Lecture 2: Item response theory Flashcards
Describe a typical measurement model
It described the relationship between a construct and other variables, measured by test Bp. The latent variable θ is measured by three items Xp1, Xp2 and Xp3, which each carry with them error Ep1-3.
Distinguish between the four types of latent variable models by how they’re used
Item response theory: Continuous latent variable, categorical observed data
Factor Analysis: Continuous latent variable, Continuous observed data
Latent class analysis: Categorical latent variable, categorical observed data
Latent Profile analysis: Categorical latent variable, continuous observed data
What could scoring on a unidimensional IRT model look like?
The scoring is could be:
correct (0); false (1)
yes (1); no (0)
agree (1); disagree (0)
i.e unidimensional categorical data
Describe a unidimensional IRT model in regards to its function, expected value and when it is suitable.
The measurement model is the expectation of the item score as a function of the latent variable:
E(Xpi | θp) = P(Xpi = 1|θp)
We know that Xpi is categorical and θp is continuous. By definition the expected value of a dichotomous variable (variable that only has 0 and 1 in it) is the same as the probability of scoring a 1 on that variable.
Therefore the focus is finding the probability of answering 1 to an item as a function of the latent trait. That probability as a function of the latent trait follows an S shaped curve (see doc); if you are high on the latent variable (e.g verbal ability) then you will have a score close to 1 (representing the ‘correct’ answer). Since it is a unidimensional model, it assumes that there is only one variable (verbal ability being measured).
Is it common to model unidimensional IRT models?
Yes, it is uncommon to model multidimensional IRT models because IRT is typically used for very strict tests that need to measure one thing, e.g academic tests, however they do exist.
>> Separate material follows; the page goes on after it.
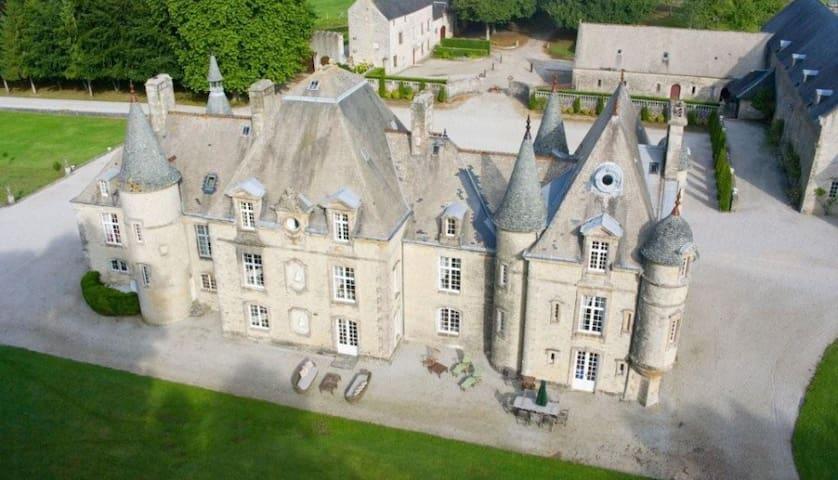 8 bd, castle, gardens, pool - Valognes - Villa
They will not be discussed in this lecture however, and will be more discussed in the FA model lectures.
Aside from correct, incorrect exams, when else are IRT models useful
In measuring a trait/ disorder, e.g depression or an opinion e.g death penalty etc.
Since IRT is based on an S-shaped relation between Xpi and θp, we need an S shaped function.
Name the two most popular options for this function.
Normal ogive function (cumulative normal):
𝑓 𝑥 = Φ(𝑥) = 1 / sqrt(2𝜋) 𝑥S−∞ 𝑒^(−1/2)(ℎ^2) 𝑑ℎ
Logistic function:
𝑓 (𝑥) = 𝑒^𝑥/ 1+𝑒^𝑥
𝑓 (𝑥)= 1 / 1+𝑒−𝑥
Don’t have to know models by heart
What does the normal give function do? Why is it suitable for IRT?
𝑓 𝑥 = Φ(𝑥) = 1 / sqrt(2𝜋) 𝑥~−∞ 𝑒^(−1/2)(ℎ^2) 𝑑ℎ
It uses a cumulative normal distribution and gives you the probability of finding a score ‘x’ or smaller (e.g probability table; p score).
If you plot it; put x on the x axis and the result of the function on the y axis you get this s shaped curve. This is logical because it approaches 1. This makes it optimal for IRT.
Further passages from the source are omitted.